This work addresses the challenges of transistor sizing in analog and mixed-signal (AMS) circuits—namely high-dimensional nonlinearity, stringent constraints, and heavy reliance on expert knowledge—which render traditional EDA methods inefficient and fragile. To overcome these limitations, we propose AutoSizer, the first reflective meta-optimization framework that synergistically integrates large language models (LLMs) with numerical optimization. AutoSizer employs a dual-loop architecture that enables closed-loop automated sizing through circuit-aware reasoning, simulation-feedback-driven dynamic search space refinement, and adaptive optimization scheduling. Our contributions include establishing a novel LLM-agent-driven paradigm for AMS optimization and introducing AMS-SizingBench, the first standardized and open-sourced benchmark for this task. Experimental results demonstrate that AutoSizer substantially outperforms both conventional approaches and existing LLM-based agents across diverse complex circuits, achieving significant improvements in solution quality, convergence speed, and success rate.
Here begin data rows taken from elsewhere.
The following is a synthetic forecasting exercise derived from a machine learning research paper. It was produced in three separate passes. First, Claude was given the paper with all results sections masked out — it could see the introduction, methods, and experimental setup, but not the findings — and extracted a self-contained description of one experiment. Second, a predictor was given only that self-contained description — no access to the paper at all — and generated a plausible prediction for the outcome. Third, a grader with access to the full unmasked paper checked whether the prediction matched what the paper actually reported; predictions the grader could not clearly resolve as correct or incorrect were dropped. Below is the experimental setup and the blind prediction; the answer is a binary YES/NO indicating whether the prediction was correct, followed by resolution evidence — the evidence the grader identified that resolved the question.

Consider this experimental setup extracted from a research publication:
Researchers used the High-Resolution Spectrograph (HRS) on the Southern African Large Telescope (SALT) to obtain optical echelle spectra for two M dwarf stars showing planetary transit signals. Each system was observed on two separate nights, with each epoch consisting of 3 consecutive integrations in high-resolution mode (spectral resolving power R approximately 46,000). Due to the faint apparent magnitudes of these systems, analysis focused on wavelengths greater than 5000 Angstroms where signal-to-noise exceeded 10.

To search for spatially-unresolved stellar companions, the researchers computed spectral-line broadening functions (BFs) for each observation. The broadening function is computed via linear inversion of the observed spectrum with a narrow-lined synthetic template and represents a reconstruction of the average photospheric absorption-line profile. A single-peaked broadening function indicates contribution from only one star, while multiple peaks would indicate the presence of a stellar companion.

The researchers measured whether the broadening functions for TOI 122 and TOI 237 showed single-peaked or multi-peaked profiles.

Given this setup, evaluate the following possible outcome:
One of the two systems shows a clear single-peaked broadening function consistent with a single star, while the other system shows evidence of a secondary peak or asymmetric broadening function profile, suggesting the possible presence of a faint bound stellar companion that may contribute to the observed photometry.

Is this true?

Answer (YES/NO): NO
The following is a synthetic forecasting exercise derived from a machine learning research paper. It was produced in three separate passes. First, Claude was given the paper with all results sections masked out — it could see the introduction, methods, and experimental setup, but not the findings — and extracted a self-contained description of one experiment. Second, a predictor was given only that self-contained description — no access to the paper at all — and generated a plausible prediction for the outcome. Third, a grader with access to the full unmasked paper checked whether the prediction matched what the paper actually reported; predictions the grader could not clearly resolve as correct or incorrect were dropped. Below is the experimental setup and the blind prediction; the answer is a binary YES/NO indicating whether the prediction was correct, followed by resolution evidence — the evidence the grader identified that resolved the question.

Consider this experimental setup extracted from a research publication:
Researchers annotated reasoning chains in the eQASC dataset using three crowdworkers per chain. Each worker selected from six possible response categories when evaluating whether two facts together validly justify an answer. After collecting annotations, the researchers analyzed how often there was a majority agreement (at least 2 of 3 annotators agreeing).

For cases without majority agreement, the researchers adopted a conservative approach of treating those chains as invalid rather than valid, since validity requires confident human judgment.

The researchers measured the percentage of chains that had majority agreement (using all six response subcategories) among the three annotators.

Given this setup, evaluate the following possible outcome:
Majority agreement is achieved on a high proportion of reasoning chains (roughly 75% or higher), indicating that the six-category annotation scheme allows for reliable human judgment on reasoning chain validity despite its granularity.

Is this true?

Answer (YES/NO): YES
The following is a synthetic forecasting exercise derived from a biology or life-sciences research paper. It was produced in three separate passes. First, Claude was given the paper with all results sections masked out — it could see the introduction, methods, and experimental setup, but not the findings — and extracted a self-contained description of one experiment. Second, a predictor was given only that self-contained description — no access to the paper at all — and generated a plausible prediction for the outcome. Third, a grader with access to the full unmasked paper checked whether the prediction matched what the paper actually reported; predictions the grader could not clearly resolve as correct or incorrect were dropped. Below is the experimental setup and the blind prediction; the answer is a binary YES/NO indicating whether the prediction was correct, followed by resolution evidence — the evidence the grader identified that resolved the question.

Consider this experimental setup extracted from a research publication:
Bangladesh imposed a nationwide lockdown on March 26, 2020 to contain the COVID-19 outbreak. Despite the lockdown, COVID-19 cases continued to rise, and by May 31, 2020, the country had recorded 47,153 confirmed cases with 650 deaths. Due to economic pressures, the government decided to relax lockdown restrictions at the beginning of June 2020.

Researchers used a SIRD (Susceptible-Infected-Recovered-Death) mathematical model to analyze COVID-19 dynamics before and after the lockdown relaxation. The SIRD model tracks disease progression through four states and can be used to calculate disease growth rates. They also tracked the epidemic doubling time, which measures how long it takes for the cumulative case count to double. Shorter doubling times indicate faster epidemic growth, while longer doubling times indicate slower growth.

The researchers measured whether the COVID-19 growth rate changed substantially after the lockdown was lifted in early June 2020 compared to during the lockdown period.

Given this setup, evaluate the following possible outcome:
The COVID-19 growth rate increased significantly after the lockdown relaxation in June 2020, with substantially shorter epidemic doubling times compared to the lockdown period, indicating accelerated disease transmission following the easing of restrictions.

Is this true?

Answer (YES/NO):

The design of Analog and Mixed-Signal (AMS) integrated circuits remains heavily reliant on expert knowledge, with transistor sizing a major bottleneck due to nonlinear behavior, high-dimensional design spaces, and strict performance constraints. Existing Electronic Design Automation (EDA) methods typically frame sizing as static black-box optimization, resulting in inefficient and less robust solutions. Although Large Language Models (LLMs) exhibit strong reasoning abilities, they are not suited for precise numerical optimization in AMS sizing. To address this gap, we propose AutoSizer, a reflective LLM-driven meta-optimization framework that unifies circuit understanding, adaptive search-space construction, and optimization orchestration in a closed loop. It employs a two-loop optimization framework, with an inner loop for circuit sizing and an outer loop that analyzes optimization dynamics and constraints to iteratively refine the search space from simulation feedback. We further introduce AMS-SizingBench, an open benchmark comprising 24 diverse AMS circuits in SKY130 CMOS technology, designed to evaluate adaptive optimization policies under realistic simulator-based constraints. AutoSizer experimentally achieves higher solution quality, faster convergence, and higher success rate across varying circuit difficulties, outperforming both traditional optimization methods and existing LLM-based agents.